To see Florence’s landmarks from a different perspective take a rafting trip on the Arno. Trips depart from a spot near San Niccoló Tower (with Firenze Rafting) and are one of the most unique things to do in town. Afterwards, some of Oltrarno’s many great places to eat include S. Forno, which does the most delicious panini (sandwiches); or book ahead to dine in style on Tuscan delicacies at Il Santo Bevitore. One of Florence's best gelaterias, Gelateria La Carraia, calls the Oltrarno home as well.

San Marco

The most famous statue in the world draws visitors irresistibly to the San Marco neighbourhood, immediately north of the Duomo. David, Michelangelo's Renaissance masterpiece – carved from a single block of marble in the early 1500s – awaits inside the Galleria dell'Accademia. Nearby, the Museo di San Marco, housed inside a medieval Dominican friary, holds the world's most extensive collection of works by Early Renaissance master Fra Angelico.

The rooftop café at Museo degli Innocenti offers magnificent views to go with your espresso, but if you're after something stronger and trendier, PanicAle shakes and stirs some of Florence's chicest cocktails.
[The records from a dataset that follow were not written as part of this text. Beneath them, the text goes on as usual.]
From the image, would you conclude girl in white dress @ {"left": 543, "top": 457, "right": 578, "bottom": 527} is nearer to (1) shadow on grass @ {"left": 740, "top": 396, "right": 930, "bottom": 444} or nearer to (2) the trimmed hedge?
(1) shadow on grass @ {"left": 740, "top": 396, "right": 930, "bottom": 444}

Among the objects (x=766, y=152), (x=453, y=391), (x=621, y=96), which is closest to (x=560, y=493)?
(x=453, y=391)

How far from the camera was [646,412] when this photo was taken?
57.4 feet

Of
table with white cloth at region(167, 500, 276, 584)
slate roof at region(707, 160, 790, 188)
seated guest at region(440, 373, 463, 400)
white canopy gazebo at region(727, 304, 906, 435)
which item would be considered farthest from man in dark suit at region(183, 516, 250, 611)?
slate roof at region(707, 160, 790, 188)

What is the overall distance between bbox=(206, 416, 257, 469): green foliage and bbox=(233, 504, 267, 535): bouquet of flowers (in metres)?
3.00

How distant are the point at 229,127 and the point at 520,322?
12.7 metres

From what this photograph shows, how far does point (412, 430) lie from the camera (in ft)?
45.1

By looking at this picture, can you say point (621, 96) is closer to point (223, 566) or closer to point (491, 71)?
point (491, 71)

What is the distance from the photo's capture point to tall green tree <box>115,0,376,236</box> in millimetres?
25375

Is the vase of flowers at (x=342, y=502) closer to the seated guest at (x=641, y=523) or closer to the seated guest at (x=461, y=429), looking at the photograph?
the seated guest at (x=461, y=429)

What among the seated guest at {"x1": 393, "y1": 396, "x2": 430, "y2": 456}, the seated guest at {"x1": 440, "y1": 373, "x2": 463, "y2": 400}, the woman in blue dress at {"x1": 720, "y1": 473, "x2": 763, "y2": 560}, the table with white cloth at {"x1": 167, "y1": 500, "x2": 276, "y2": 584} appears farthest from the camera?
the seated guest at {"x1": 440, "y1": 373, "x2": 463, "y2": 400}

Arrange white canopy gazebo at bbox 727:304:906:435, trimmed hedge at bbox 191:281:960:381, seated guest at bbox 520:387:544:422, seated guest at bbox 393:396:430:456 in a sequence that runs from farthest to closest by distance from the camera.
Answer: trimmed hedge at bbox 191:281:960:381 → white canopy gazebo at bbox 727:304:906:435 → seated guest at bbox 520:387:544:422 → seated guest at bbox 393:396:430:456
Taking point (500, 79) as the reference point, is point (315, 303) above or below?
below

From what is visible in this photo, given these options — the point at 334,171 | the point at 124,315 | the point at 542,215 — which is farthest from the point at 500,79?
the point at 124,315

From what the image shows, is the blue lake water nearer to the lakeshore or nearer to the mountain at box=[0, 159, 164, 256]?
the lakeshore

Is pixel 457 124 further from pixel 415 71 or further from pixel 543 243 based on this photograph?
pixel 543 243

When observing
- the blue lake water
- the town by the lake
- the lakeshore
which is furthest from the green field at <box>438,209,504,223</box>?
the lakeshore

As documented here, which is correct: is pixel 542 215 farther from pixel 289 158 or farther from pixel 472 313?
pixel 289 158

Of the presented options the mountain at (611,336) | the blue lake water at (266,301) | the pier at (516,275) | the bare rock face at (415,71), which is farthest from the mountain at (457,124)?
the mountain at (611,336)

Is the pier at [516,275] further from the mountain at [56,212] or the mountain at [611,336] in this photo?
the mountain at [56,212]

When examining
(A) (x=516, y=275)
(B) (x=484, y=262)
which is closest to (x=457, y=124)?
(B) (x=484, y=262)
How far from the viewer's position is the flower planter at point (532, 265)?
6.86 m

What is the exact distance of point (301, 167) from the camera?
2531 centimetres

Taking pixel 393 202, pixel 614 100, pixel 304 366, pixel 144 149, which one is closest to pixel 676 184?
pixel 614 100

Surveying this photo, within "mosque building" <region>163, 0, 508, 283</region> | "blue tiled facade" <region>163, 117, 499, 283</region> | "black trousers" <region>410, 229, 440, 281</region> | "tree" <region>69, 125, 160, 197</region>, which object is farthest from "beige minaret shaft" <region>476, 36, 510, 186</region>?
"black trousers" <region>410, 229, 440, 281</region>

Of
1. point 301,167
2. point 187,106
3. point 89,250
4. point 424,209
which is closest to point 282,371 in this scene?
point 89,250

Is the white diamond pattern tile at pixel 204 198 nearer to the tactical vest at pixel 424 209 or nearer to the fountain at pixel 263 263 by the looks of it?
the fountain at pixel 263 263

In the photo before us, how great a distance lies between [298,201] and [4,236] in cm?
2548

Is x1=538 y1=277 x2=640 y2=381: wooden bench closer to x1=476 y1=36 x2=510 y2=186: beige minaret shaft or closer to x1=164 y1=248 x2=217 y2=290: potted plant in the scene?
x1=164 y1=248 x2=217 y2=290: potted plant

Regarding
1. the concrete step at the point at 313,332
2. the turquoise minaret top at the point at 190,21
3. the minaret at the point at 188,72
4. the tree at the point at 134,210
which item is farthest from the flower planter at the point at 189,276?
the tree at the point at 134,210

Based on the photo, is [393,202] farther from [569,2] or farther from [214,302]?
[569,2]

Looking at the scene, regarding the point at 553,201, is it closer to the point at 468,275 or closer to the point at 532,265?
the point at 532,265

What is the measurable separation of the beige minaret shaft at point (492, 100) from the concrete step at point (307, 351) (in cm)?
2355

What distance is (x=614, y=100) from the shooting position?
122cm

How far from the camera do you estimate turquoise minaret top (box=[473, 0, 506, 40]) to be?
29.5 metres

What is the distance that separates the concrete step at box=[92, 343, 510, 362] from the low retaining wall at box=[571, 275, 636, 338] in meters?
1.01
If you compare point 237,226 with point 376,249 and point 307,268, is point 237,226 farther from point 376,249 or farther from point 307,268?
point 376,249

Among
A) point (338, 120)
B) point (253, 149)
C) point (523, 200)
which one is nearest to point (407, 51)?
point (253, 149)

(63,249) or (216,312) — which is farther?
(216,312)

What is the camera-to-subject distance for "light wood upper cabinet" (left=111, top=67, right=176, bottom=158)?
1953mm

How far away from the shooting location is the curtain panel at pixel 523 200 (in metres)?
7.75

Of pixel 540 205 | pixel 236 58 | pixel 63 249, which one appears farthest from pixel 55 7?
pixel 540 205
Round your evening off at Regina Bisteca, where the city’s world-renowned bistecca alla Fiorentina – Florentine steak – are cooked to glorious perfection.

Go Deeper

Expectedly, Italians take their food and drink traditions very seriously. Ordering a cappuccino after 11am, asking for Parmesan cheese with seafood pasta or sharing a pizza are all intensely frowned upon.

"Ciao" is reserved for friends and family – use “buongiorno” (morning) or “buonasera” (from early afternoon) and "arrivederci" (goodbye) to avoid causing unintentional offence.

When calling a taxi, bear in mind that the meter starts from the taxi's point of origin, not from where it picks you up.